Shares of iPhone maker Apple (NASDAQ:AAPL) have dropped 17% so far this year and the company has been seeing a variety of challenges recently.
Yesterday, Apple Cash faced issues with some users being unable to transfer funds. Foxconn, the company’s supplier in China, saw protests from workers yesterday. The protests were sparked by strict COVID-19 restrictions at its China plant and a delay in bonus payments.
In another development, the U.K.’s Competition and Markets Authority has launched an investigation into Apple, accusing it of dominating the mobile browser market.
At such a juncture, the TipRanks Risk Factors tool comes to the rescue, providing an in-depth look at potential risks a company may face.

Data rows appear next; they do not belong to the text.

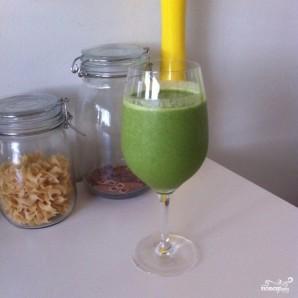 Зеленый коктейль с финиками - фото шаг 4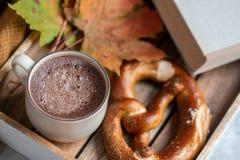 Tekopp med för Autumn Time Bakery Pretzel Toned för varm choklad för kaffe filten för halsduk för handarbete foto arkivfoton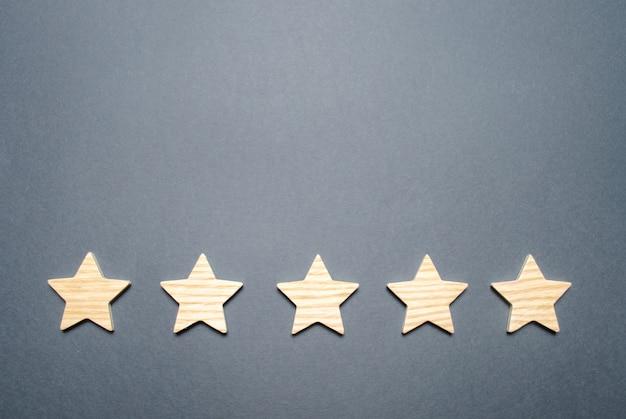 Fünf sterne auf grauem hintergrund Premium Fotos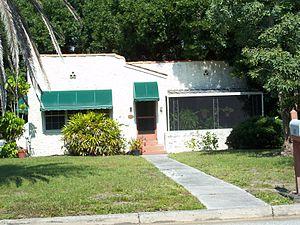 Edgewood Historic District (Venice, Florida) - Image: Venice FL Edgewood HD 801 Groveland 01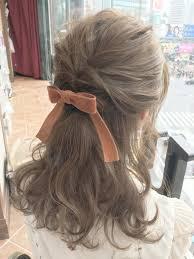 会社勤めのolさんや子育て中のママさんは明るすぎる髪型はngと言われて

Our data dive indicates a total of 29 risks for Apple stock (according to its latest third-quarter filings) with nearly half the contribution coming from the Legal & Regulatory and Ability to Sell risk categories.
As the COVID-19 pandemic continues to rage in China, Apple faces a key Macro & Political risk. The company has stated that its business, results of operations, financials as well as stock price have seen an adverse impact from the pandemic and could see a material impact in the future as well.

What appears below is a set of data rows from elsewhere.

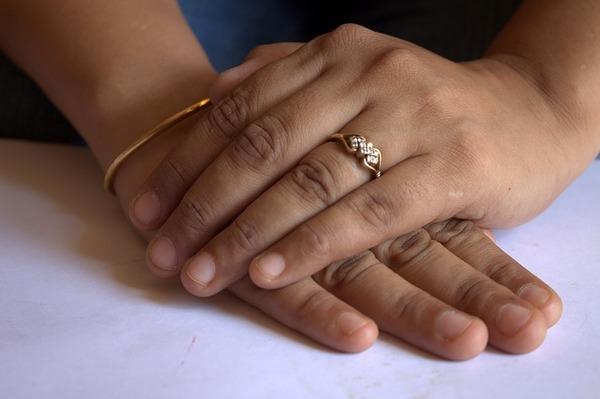 職場での婚約指輪はどうしてる?マナーやOKなデザインとは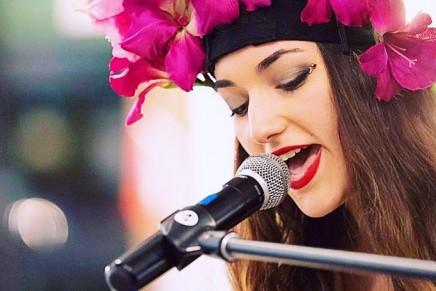 LA, a multi-talented pop electro singer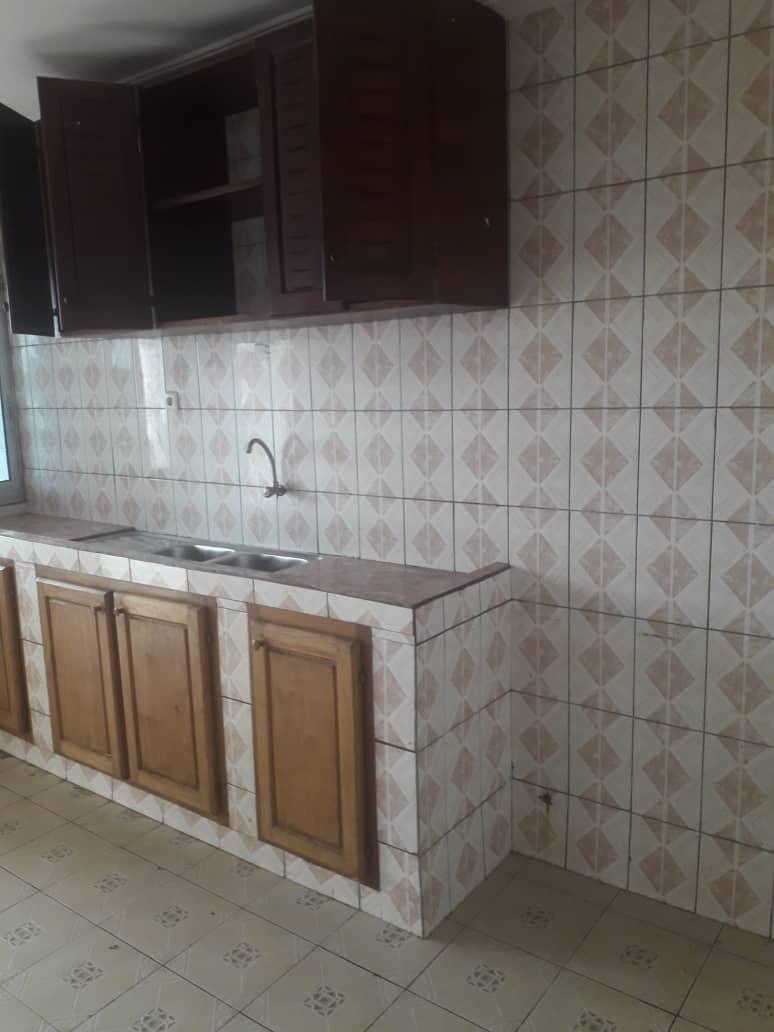Appartement à louer - Douala, Logpom, Derrière andem - 1 salon(s), 2 chambre(s), 2 salle(s) de bains - 120 000 FCFA / mois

Moreover, it added, “During the course of the pandemic, certain of its component suppliers and manufacturing and logistical service providers have experienced disruptions, resulting in supply shortages that affected sales worldwide, and similar disruptions could occur in the future.”
Additionally, under a new risk in the Legal & Regulatory category, Apple has noted that meeting “Evolving and various stakeholder expectations and standards could result in legal and regulatory proceedings against the company and materially adversely affect its business, reputation, results of operations, financial condition, and stock price.”
AT present, compared to a sector average of 10.9% of risks stemming from Production, Apple faces higher risks at 17.2%.